• TEXT SEGMENT
Alicia Henry (TrépanierBaer Gallery)
Damien Ajavon (BAND)
Lotus L. Kang (Franz Kaka)
Jagdeep Raina (Cooper Cole)
Judy Chartrand (Macaulay + Co. Fine Art)
June Clark (Daniel Faria Gallery)
Shuvinai Ashoona (Galerie Hugues Charbonneau)
Vera Frenkel (two seven two)
Virgil Baruchel (Corkin Gallery)

What wisdom do we inherit from our elders, and how might we reshape these lessons? This exhibition draws its title from Olive Senior's poem Birdshooting Season, ending with children's hopeful whisper: "Fly Birds Fly."

Featured artists transform disquiet into possibility, creating intergenerational dialogue through their work. As artist Vera Frenkel notes, "if one generation goes mute, the next generation can't hear them." Visitors are invited to look, listen, and imagine what can yet be.

Introducing Dr. Zoé Whitley

Dr. Zoé Whitley is an award-winning curator and writer based in London, UK. American-born, she has been Director of the nonprofit Chisenhale Gallery (2020-2025), having worked as a museum curator at the Victoria and Albert Museum (2003–13); Tate (2013–19); and Hayward Gallery (2019), all in London. In 2019, she curated Cathy Wilkes’s British Council commission in the British Pavilion at the 58th Venice Biennale. As Curator of International Art at Tate Modern (2016–19), she co-curated the acclaimed exhibition Soul of a Nation: Art in the Age of Black Power. Whitley also lectures internationally on visual culture and is the author of the monograph on Barkley L. Hendricks, solid!. She serves as a trustee of the Teiger Foundation, New York and Sir John Soane's Museum, London. She earned her doctorate in contemporary art at the University of Central Lancashire, supervised by artist Lubaina Himid.

• WRITTEN EXERCISE 1
Lay out the rows from the line containing "Looking at the" through the end of the rows, inclusive, as a numbered list with blank lines left out.
The rows have no connection to the exhibition text.

• TASK DATA
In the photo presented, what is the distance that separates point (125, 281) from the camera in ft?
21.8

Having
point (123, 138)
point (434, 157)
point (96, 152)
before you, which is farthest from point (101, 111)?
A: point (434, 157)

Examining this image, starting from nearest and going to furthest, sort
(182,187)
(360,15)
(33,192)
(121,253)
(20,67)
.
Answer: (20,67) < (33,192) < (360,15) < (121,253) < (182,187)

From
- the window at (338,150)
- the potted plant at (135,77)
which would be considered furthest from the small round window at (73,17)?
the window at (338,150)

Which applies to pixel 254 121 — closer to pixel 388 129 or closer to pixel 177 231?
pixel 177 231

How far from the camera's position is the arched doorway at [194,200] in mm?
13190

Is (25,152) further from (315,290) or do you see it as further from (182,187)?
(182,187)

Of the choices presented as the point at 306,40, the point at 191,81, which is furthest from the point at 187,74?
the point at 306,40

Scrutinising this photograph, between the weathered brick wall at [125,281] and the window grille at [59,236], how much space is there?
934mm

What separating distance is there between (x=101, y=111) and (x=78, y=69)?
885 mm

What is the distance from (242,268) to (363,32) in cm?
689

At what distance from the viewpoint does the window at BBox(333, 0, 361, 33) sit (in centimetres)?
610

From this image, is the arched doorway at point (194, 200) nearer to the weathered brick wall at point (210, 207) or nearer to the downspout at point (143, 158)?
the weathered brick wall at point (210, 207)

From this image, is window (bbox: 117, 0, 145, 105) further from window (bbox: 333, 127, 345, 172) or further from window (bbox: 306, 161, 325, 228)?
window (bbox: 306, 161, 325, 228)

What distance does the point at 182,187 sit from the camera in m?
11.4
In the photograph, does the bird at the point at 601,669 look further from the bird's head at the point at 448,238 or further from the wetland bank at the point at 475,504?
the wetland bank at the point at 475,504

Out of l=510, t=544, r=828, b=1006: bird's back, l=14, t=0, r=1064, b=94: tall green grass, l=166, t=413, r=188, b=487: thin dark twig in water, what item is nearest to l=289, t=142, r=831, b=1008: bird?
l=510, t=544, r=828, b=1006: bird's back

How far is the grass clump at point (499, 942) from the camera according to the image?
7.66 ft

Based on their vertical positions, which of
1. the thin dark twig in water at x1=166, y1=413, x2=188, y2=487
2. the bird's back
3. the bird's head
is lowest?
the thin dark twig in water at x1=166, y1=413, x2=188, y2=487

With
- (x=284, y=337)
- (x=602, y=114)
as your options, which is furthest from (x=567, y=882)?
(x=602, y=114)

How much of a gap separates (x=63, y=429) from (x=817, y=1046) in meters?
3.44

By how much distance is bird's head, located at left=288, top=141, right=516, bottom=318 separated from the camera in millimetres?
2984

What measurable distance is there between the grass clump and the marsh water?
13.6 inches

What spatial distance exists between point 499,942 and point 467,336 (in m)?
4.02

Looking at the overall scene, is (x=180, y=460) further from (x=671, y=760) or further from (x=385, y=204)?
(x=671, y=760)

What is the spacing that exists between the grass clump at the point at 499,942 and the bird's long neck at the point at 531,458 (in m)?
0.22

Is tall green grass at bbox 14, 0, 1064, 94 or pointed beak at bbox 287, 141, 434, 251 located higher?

• WRITTEN EXERCISE 2
Decide whether each statement agrees with the exhibition text, answering yes or no and quoting the words of the text that settle it: (a) Zoé Whitley was Director of Chisenhale Gallery from 2020 to 2025. (b) The exhibition takes its title from a poem by Vera Frenkel. (c) Whitley earned her doctorate at Tate.

• FINAL RESULT 1
1. Looking at the overall scene, is (x=180, y=460) further from (x=671, y=760) or further from (x=385, y=204)?
2. (x=671, y=760)
3. What is the spacing that exists between the grass clump at the point at 499,942 and the bird's long neck at the point at 531,458 (in m)?
4. 0.22
5. Is tall green grass at bbox 14, 0, 1064, 94 or pointed beak at bbox 287, 141, 434, 251 located higher?

• FINAL RESULT 2
(a) Yes: "she has been Director of the nonprofit Chisenhale Gallery (2020-2025)"
(b) No: "This exhibition draws its title from Olive Senior's poem Birdshooting Season"
(c) No: "She earned her doctorate in contemporary art at the University of Central Lancashire"